How do I know if I’m recovered from COVID-19?

Recovery from COVID-19 is typically considered after it has been at least 7 days from the start of your first symptoms, and at least 3 days without a fever, and all other symptoms have improved.

Additionally, an antibody test may be able to detect if you have already been exposed to and produced an immune response to COVID-19 —even if you never experienced symptoms. Previous exposure means you may now have some level of immunity to the virus.

At this time, it is unknown for how long antibodies will last after infection and if the antibodies will give you protective immunity. Even if you have antibodies, you may still have the virus and be able to infect others for a few weeks.


What are the symptoms of COVID-19?

Symptoms of COVID-19 include fever, loss of smell, coughing, sore throat, shortness of breath or difficulty breathing, feeling weak or lethargic, chills, muscle pain, lightheadedness or dizziness, headache, vomiting or diarrhea, slurred speech, and/or seizures. The CDC has extensive list, view it here.
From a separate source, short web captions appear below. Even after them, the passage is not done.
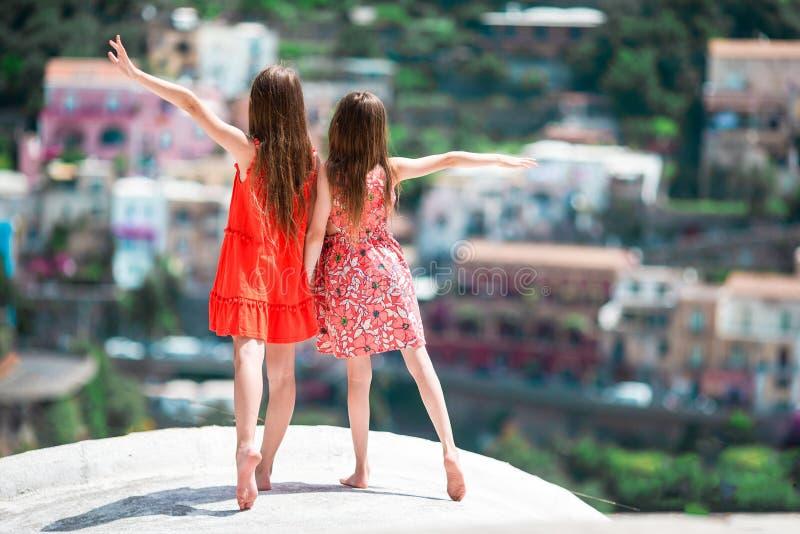 可爱的女孩在温暖和晴朗的夏日在波西塔诺镇在意大利 免版税库存图片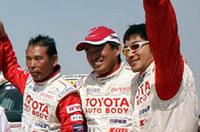 オートクラスで完走した日本人の池町佳生(中央)と浅賀敏則(左)。池町は市販車クラスで準優勝(総合22位)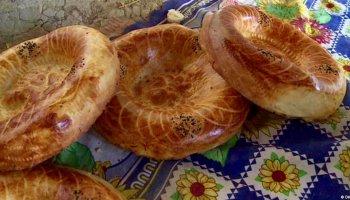 Lepjoschka ist die Leibspeise in Kirgistan. Dieser Clip zeigt, wie einfach und gleichsam besonders die Herstellung ist.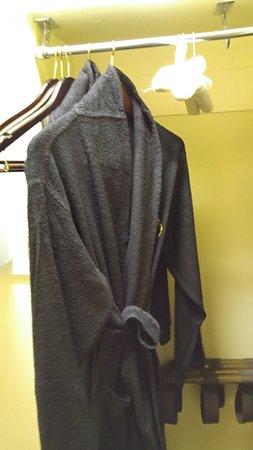 Benson Hotel: bath robes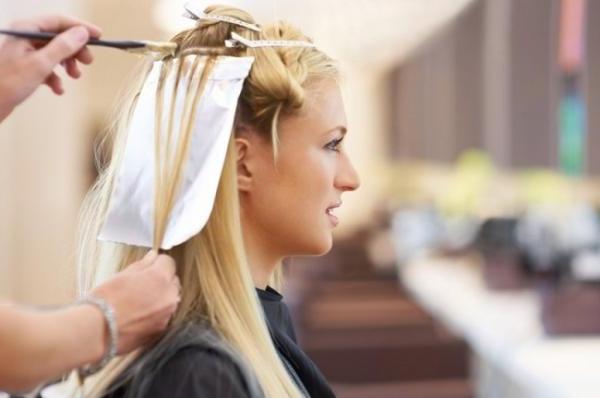Menggunakan Pewarna Rambut Kimia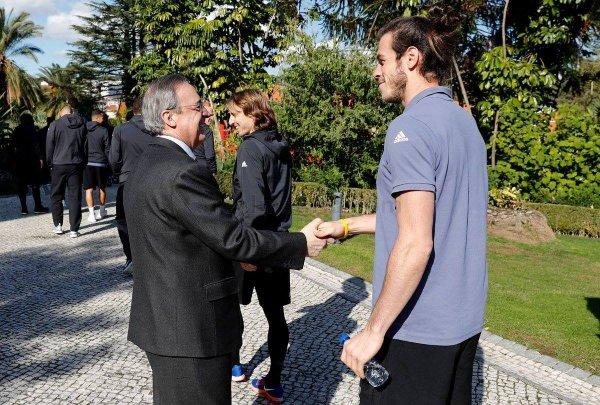 Florentino Perez est venu saluer l'équipe (22.11.16)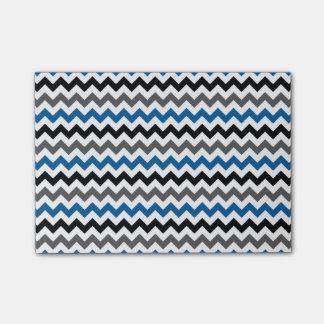 シェブロンパターン背景のブルーグレーの白黒 ポストイット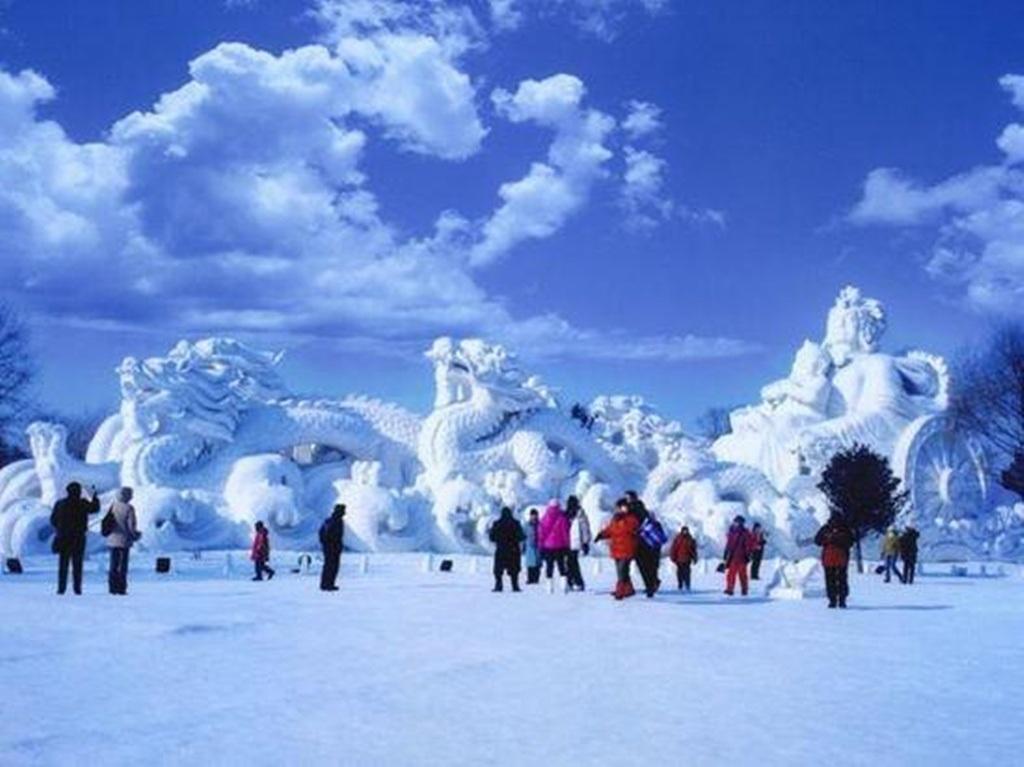 Cổng vào bằng khối băng khổng lồ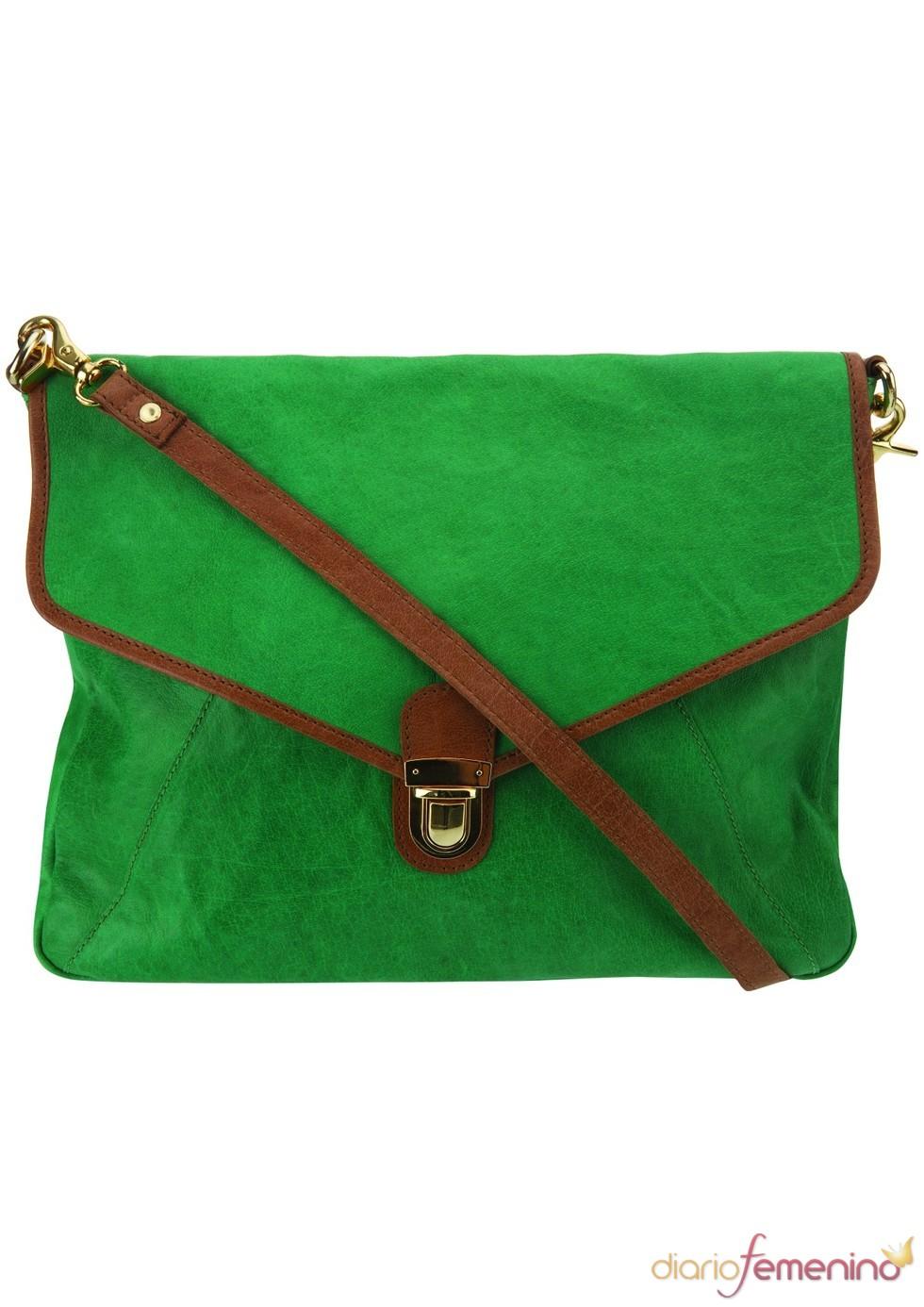 Bolso cruzado en color verde de TopShop, 91 euros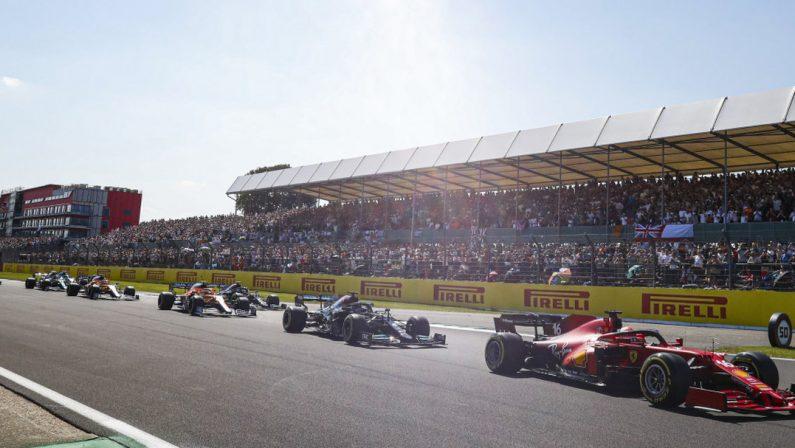 Formula 1, Hamilton vince a Silverstone e beffa Leclerc a 3 giri dall'arrivo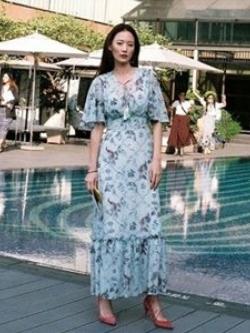 เสื้อผ้าแฟชั่นเกาหลี Lady Ribbon Thailand Korea Design By Lavida Aristocrat blossom printed maxi dress code3008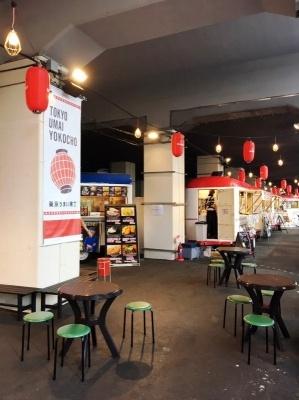 毎月テーマが変わり、そのテーマの人気店がキッチンカーで出店。7月のテーマである「餃子」に出店している8店は、いずれも「餃子フェス」のお墨付き店だという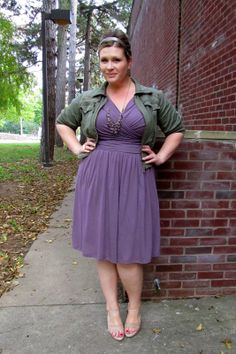 I love this color combo -- and the waist placement on this dress is uber-flattering for pear-shaped girls. :D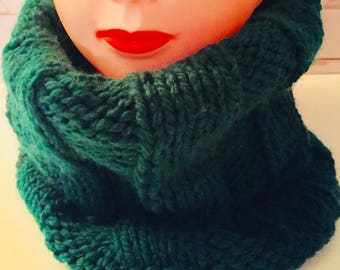 Chunky Knit Scarf, Knit Green Scarf, Chunky Cowl, Knit Scarf, Chunky Scarf, Ribbed Scarf, Green Scarf, Under 30, Handmade Gifts, Cowl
Older adults and people who have severe underlying medical conditions like heart or lung disease or diabetes seem to be at higher risk for developing more serious complications from COVID-19 illness.


Testing statements

The antibody tests (sometimes known as the serology tests or IgG tests) are intended for use as an aid in identifying individuals with an adaptive immune response to SARS-CoV-2, indicating recent or prior infection. Results are for the detection of SARS-CoV-2 antibodies. IgG antibodies to SARS-CoV-2 are generally detectable in blood several days after initial infection, although the duration of time antibodies are present post-infection is not well characterized. At this time, it is unknown for how long antibodies persist following infection and if the presence of antibodies confers protective immunity. Individuals may have detectable virus present for several weeks following seroconversion. Negative results do not preclude acute SARS-CoV-2 infection. If acute infection is suspected, molecular testing for SARS-CoV-2 is necessary. The antibody test should not be used to diagnose acute SARS-CoV-2 infection. False positive results for the antibody test may occur due to cross-reactivity from pre-existing antibodies or other possible causes.

  • The antibody tests and the molecular tests (together “All tests”) have not been FDA cleared or approved;
  • All tests have been authorized by FDA under EUAs for use by authorized laboratories;
  • The antibody tests have been authorized only for the detection of IgG antibodies against SARS-CoV-2, not for any other viruses or pathogens;
  • The molecular tests have been authorized only for the detection of nucleic acid from SARS-CoV-2, not for any other viruses or pathogens; and,
  • All tests are only authorized for the duration of the declaration that circumstances exist justifying the authorization of emergency use of in vitro diagnostics for detection and/or diagnosis of COVID-19 under Section 564(b)(1) of the Act, 21 U.S.C. § 360bbb-3(b)(1), unless the authorization is terminated or revoked sooner.